How to Know If You Can Sue For Medical Malpractice

By Mark Hillman posted 10-14-2020 16:32


In the United States, roughly 251,000 deaths occur as a result of medical errors. Medical malpractice is brought about when a doctor fails to carry out their medical duties competently. As a result, this ends up harming a patient, and subsequently, putting their life at risk. In Texas, there are sufficient medical malpractice laws in place to protect your legal rights and help secure the proper medical care and attention that you deserve. However, before taking action, you need to understand the requirements and legal process involved when filing a medical malpractice claim. Therefore, here are a few key points to help you know if you can sue for medical malpractice.

Factors to Determine the Basis of a Medical Malpractice Claim

Before filing a claim, it is important to determine the basis at which your legal claim will be made. Below are some common ways to determine if you can successfully pursue a lawsuit against your medical practitioner or faculty.

  1. Evidence of A Doctor-Patient Relationship Should Exist

The first thing you'd need to do is show proof that a professional medical relationship between you and your doctor you plan to sue. This means securing viable documents showing that you hired that particular physician for your treatment. Things like backdoor consultation will not be considered as evidence.

  1. The Doctor You Want to Sue Has to Be Deemed Negligent

Often than not, one might experience unsatisfactory medical treatment or results. Provided that the patient emerged unscathed, their tempered emotion to the procedure's outcome will not deem the doctor liable. To pursue correct legal action, you need to show that your doctor was negligent, leading to an incorrect diagnosis or wrong treatment. When suing the doctor for medical malpractice, you'll need to prove that the doctor or surgeon caused irrefutable damage. Furthermore, the succumbed injury should be proved avoidable under the same circumstances but with a different doctor. This will hold the medical practitioner liable for malpractice, proving that results would differ if another doctor treated you.

  1. Seek Professional Advice with A Medical Malpractice Attorney

Deciding to pursue a medical malpractice case is a complex action that can prove difficult if handled alone. A medical malpractice attorney possesses a vast knowledge of Texas state laws and the legal process of filing a malpractice claim. Their experience and expertise can provide great insight and can significantly improve your odds of filing a successful lawsuit. Most lawyers offer free consultations. The best thing you can do is to book an appointment and consult a professional. This will help you determine if you have enough leverage to solidify your claim and receive quality legal advice.

  1. The Injury Resulted in Clear Damages

After being harmed at the hands of an inadequate doctor, you can sue them if you experience the following injury and damage types.

  • Mental turmoil
  • Physical pain
  • Additional expenses
  • Lost earnings or wages
  • Emotional anguish
  • Punitive damages, such as deliberately or accidentally leaving medical equipment inside a patient's body
  • Wrongful death

  1. You Experienced a Breach of Medical Duty

Establish whether your doctor failed to carry out his or her responsibilities and breached their duty.
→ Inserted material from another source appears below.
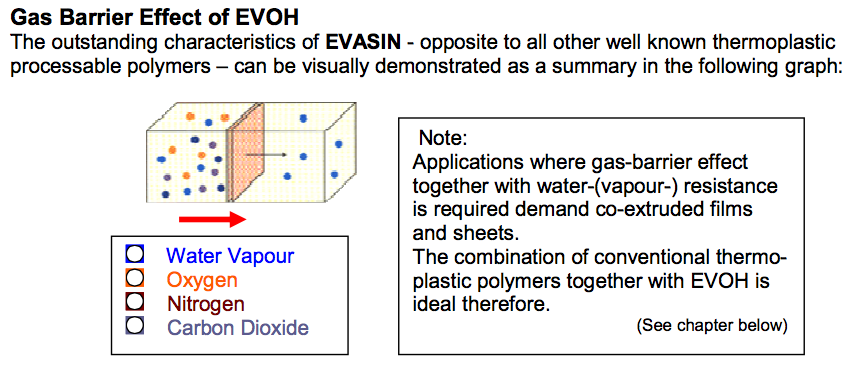 Gas Barrier Effect of Evasin EVOH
For example, if you experienced unprofessional treatment standards, suffered from harassment, deliberate postponement of necessary surgery, misdiagnosis, or irrelevant prescriptions. Depending on the extent of malpractice, if you suspect that your doctor has failed to carry out their medical obligations to you, filing a lawsuit may be the best action to take.

In Summary

If you or your loved ones have experienced medical malpractice at the hands of an incompetent doctor, then consider pursuing legal action and sue them for all the pain and suffering endured during the ordeal.